Another thing we were able to do at the end of November was find a great candidate for the System Engineer role. He had been involved with maintaining high-traffic, production website and was already familiar with many of the technologies we used, which made him a rarity for this area.

All told, we now have a pretty solid team that I love working and socializing with. I just wished that the rest of the company could find its bearings.

The Struggles of the Home

A few weeks after I wrote my last post in this space (mid August), the X opted to bring the kids to my house rather than me come meet her somewhere on the weekly night out with the kids. Not only that, she let herself into the house and started to forcibly clean up my cluttered house. She said that she was worried about me and thought I wasn't functioning. Still, she seemed to take joy in throwing things away, especially things that I would have recycled.

Soon thereafter, I changed medications from escitalopram oxalate to desvenlafaxine after indicating to my doctor that I had suffered several unpleasant side effects from the first prescription. That has seemed to help me uplift my sprits. I did some additional housecleaning and hired some cleaners to do a deep down clean of the whole house. I actually moved back into the master bedroom, getting a frame for my mattress. I bought a second mattress for the daybed/trundle combination so that the girls could sleep in beds of their own.

I had one big jar from my past in October. One of my coworkers at a former employer killed himself after becoming despondent with a long struggle over health issues. He was only a year older than me. We were good friends at work, maybe not super close, but we had lots of deep and funny conversations only true geeks could love.

I traveled to the Land of Lincoln to attend a memorial service. It was the first time I had been there since leaving about five years prior. It was good to see some other former coworkers. One of the unexpected aspects of the event was that the deceased party's entire book collection, which was very large and of high quality, was on display and free for the taking.

Soon thereafter, I started giving myself permission to buy new books on things I saw myself wanting to learn over the year to come. Part of this was an act of rebellion against the default stance of non-indulgence that I had taken for so many years. Another part is longer-term strategic -- namely, I see this year being a major turning point at my employer -- either they figure out what they are going to do, or I will need to find work elsewhere. I need to invest in my own skills to keep the doors open.

To that end, I invested in new computing hardware, based on purchases of on-sale components. It may not have the raw power of a gamer's dream machine, but it certainly can pull its own weight. I finished assembling the components earlier this week. It has a quad-core CPU, three hard drives that are set up in a RAID 5 array, and 8 GB of RAM. The goal was to create a machine where I could set up and run virtual machines for development and testing.

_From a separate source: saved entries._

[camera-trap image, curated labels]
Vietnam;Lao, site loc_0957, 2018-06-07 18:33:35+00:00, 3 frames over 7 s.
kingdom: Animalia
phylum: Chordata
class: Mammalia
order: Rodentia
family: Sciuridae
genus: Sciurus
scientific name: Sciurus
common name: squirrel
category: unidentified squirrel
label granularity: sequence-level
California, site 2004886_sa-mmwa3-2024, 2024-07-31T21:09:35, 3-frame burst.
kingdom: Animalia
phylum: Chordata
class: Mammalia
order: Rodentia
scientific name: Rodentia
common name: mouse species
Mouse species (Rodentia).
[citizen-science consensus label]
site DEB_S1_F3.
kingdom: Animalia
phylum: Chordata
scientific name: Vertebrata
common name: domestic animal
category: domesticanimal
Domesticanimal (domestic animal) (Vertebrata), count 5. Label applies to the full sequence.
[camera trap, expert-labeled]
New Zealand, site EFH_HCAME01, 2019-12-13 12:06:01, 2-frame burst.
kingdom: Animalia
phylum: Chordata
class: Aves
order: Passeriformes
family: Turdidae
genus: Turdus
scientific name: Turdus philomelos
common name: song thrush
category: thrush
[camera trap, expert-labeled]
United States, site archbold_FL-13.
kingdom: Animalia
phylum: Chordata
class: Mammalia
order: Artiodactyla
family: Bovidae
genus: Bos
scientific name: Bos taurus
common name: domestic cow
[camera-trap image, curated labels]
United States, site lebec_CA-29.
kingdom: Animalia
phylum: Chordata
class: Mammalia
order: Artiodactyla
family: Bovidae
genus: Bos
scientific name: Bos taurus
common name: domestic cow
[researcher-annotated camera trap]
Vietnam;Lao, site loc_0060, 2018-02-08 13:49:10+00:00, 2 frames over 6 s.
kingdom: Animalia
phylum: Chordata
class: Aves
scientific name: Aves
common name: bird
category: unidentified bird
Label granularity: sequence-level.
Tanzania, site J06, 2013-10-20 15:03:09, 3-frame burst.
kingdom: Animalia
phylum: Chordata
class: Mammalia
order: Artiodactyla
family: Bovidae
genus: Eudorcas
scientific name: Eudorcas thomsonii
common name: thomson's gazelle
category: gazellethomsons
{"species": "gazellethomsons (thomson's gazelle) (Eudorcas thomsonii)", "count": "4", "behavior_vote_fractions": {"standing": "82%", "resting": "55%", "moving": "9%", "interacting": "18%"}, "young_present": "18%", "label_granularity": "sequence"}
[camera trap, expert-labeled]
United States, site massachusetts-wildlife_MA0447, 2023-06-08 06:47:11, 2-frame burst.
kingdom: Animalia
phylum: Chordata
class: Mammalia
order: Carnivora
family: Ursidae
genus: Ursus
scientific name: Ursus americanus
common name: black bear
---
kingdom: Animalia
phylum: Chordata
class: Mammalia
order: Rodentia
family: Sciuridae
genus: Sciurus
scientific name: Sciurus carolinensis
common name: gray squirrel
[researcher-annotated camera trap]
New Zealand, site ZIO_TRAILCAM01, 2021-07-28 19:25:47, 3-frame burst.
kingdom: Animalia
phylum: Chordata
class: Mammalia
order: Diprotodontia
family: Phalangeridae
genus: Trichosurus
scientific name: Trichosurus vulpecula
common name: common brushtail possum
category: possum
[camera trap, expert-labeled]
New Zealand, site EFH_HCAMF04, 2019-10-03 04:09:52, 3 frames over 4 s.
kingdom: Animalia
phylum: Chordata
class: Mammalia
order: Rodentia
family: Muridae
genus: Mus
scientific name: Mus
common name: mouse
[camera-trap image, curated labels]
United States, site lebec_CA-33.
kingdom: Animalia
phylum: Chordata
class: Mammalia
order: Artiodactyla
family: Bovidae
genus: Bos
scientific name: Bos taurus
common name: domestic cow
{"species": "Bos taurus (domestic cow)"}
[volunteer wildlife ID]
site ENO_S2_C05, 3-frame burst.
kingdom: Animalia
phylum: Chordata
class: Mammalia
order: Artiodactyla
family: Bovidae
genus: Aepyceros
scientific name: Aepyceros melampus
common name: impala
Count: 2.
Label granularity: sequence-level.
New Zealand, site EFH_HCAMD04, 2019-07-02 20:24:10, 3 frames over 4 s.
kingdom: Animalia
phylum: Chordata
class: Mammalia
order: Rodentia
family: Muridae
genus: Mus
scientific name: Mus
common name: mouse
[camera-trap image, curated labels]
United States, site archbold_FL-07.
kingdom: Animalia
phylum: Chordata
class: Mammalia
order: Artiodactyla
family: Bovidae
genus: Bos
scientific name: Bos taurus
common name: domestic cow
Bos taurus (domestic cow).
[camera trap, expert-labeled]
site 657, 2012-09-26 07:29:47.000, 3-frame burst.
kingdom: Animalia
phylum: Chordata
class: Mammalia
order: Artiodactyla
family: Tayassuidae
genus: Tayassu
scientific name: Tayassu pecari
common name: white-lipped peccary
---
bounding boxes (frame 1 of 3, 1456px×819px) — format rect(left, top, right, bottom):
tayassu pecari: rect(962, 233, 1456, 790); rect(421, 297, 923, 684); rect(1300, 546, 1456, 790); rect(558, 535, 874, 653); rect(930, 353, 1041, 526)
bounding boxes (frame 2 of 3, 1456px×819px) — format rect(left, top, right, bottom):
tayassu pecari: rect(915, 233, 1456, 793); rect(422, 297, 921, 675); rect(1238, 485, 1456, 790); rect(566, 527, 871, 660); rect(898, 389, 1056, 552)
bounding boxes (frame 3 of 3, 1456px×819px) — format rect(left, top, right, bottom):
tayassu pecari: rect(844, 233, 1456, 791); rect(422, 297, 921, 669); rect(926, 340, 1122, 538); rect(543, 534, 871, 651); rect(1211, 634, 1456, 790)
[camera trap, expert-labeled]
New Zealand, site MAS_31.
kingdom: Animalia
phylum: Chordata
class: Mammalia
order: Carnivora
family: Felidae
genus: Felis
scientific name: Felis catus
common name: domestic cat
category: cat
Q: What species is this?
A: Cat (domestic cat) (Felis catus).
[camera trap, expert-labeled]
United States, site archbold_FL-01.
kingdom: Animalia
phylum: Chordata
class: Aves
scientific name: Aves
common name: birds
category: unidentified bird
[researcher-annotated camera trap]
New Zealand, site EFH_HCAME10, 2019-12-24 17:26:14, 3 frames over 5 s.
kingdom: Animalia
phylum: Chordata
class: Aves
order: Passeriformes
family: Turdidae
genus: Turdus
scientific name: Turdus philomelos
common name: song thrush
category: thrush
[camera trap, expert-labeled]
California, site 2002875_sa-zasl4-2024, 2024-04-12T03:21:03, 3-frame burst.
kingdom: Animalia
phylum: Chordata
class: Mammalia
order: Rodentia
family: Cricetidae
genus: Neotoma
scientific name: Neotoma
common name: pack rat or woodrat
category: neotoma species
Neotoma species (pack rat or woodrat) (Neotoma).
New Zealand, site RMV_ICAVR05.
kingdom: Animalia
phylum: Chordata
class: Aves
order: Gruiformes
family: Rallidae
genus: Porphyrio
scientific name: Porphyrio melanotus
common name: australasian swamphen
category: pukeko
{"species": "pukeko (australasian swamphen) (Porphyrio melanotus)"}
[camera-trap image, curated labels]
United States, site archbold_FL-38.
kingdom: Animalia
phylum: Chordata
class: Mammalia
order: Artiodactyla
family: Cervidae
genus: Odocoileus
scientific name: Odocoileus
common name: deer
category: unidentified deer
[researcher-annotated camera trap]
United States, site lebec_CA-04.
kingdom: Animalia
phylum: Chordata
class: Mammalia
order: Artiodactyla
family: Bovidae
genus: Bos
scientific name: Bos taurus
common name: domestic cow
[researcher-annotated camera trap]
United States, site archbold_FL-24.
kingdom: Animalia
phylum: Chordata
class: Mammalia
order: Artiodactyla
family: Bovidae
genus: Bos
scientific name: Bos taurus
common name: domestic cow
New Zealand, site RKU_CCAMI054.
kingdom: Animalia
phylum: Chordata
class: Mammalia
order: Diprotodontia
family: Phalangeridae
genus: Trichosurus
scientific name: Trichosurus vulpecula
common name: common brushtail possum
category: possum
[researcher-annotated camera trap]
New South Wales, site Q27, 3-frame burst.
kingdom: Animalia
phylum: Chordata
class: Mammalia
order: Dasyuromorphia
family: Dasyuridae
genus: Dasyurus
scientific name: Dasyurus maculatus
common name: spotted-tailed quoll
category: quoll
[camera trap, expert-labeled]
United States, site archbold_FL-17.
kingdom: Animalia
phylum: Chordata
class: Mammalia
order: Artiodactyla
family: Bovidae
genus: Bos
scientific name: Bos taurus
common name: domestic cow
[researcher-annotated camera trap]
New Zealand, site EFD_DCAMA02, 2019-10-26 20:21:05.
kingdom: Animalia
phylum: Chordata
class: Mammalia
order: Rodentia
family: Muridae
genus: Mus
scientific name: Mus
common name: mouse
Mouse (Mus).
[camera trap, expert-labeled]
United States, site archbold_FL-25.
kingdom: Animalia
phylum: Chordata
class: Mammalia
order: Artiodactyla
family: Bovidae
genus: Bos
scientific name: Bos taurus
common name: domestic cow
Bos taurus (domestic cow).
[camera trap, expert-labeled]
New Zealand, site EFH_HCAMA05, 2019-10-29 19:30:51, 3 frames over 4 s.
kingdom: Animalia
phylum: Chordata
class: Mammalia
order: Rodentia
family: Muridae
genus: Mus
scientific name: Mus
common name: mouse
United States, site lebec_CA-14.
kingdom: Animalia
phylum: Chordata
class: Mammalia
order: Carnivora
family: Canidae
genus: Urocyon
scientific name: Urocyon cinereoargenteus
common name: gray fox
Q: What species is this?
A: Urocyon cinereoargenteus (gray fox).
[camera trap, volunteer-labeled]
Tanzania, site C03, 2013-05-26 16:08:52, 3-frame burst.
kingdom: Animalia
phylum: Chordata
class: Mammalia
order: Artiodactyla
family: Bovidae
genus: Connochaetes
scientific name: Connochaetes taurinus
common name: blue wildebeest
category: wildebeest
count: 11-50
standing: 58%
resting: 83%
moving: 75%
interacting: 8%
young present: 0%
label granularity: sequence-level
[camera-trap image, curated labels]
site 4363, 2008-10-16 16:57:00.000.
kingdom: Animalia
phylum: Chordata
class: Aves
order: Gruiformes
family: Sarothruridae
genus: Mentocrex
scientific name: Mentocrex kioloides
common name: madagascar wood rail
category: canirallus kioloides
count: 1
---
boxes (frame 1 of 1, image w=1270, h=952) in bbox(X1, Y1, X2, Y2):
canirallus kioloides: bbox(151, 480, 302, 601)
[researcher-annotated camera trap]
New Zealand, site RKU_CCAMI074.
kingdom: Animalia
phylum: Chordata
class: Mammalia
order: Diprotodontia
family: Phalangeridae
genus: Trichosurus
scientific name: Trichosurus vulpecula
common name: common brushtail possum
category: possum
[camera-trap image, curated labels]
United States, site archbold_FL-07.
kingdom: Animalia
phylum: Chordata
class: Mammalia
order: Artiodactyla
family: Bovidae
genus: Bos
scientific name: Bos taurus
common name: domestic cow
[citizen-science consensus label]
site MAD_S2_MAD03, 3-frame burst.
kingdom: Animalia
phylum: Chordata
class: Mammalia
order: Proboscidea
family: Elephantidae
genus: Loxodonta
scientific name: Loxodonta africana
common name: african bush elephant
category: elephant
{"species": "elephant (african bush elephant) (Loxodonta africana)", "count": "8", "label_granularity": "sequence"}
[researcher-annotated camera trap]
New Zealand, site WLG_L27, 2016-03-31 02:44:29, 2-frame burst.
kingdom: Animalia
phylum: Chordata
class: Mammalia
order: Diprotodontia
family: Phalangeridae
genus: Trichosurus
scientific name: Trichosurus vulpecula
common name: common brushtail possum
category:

As of this week, I've also broken down and gotten a smartphone -- an HTC Droid Incredible, which was free with 2 year contract with my current phone provider. The touch screen keyboard is taking some time to get used to,

The X got her home broken into in early December. The burglars made off with her TV, the Wii and its games, and her laptop, which had many pictures from 2009, which she had not backed up. She has responded by getting an alarm system installed and adopting a black lab. Oddly enough, the burglars did not take the kids' handheld game consoles, her digital camera, or the desktop computer.

Looks like we've got ourselves a new year, and it's pouring down rain outside. I'll close up for now. If you have other questions, please leave them in the comments. The best of wishes to all of you who continue to check this site for updates.

[1] -- Don't get me wrong, no one can touch Dylan's work as a lyricist, I just want to make sure my narrative provides context in addition to facts.

[2] -- No, I haven't changed jobs yet. More on that in a bit.